Part Fifty: Land of Liberty

Look to the West:
After the National War, a second wave of western movement and settlement occurred in the United States as people tired of the slumping economy and the wartorn regions of the country looked toward the Rocky Mountains and the Oregon Trail for hope at a new start and a better life. However, this migration was different. First, most of the people who moved west most often settled in already existing towns instead of founding new ones. Because of this, town and territory populations in the Rockies and on the Pacific coast exploded, resulting in the Northwest Territories being divided further in the early 1870s. The population boom also brought new states with Champoeg becoming a state in 1871 and Colorado being admitted in 1876. The second difference from the first wave of migration, was that this time, the people moving west were followed by railroads.

There were three main railroads that wove their way across the United States in the late nineteenth century. The longest of these was the first ever transcontinental railway in the Americas. Begun by the Union Pacific Railroad in the east, the railroad started by connecting three branches of the railway to Decatur, Demoine. These branches met in Decatur from Minneapolis and Duluth in the north, Chicago and Waterloo in the center, and Saint Louis in the south. Following roughly the route that had been planned out by Robert E. Lee, the transcontinental railway took over four years to complete and eventually made its first connection with the Pacific Ocean at Astoria. However, the main Pacific terminus of the railway soon shifted to the more northerly city of Tacoma after the completion of the Olympic Canal in 1903[2].

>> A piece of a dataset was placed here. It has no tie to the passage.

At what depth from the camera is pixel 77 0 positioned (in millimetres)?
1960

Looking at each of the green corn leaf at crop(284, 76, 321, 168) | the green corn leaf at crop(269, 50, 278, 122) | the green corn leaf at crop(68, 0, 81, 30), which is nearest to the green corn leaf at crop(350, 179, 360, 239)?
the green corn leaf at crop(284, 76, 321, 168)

The lesser two of these railways did not stretch all the way to the Pacific Ocean, but instead stopped at the Rocky Mountains or along the border with California. The Missouri and South Platte Railway snaked west from Saint Louis along the Missouri and Platte rivers before reaching its western terminus at Ferroplano at the foothills of the Rockies. The more southerly Red River Western connected New Orleans and Galveston in the east with Santa Fe in the west. These railroads prompted a secondary boom in the southern Rockies during the 1880s as more deposits of precious metals were discovered in Colorado and New Mexico.


The Rule of Law:
The remainder of the 1860s also produced a number of developments in the way law was conducted in the country. In 1870, the Republican Congress and the states ratified the 13th amendment of the United States. This amendment achieved the goal that President Fremont had set out in the later years of the National War and officially banned slavery in all states in the United States. Several states which had joined the Confederacy or had not abolished slavery by the beginning of the National War had done so in the years following, but now it was ingrained in the nation's governing document. The first section of the amendment reads that "No person who is a citizen of these United States shall be subjected to any form of slavery or involuntary servitude, except as punishment for crime whereof the party shall have been duly convicted.[1]" The following sections outline the United States government's ability to enforce the abolition of slavery.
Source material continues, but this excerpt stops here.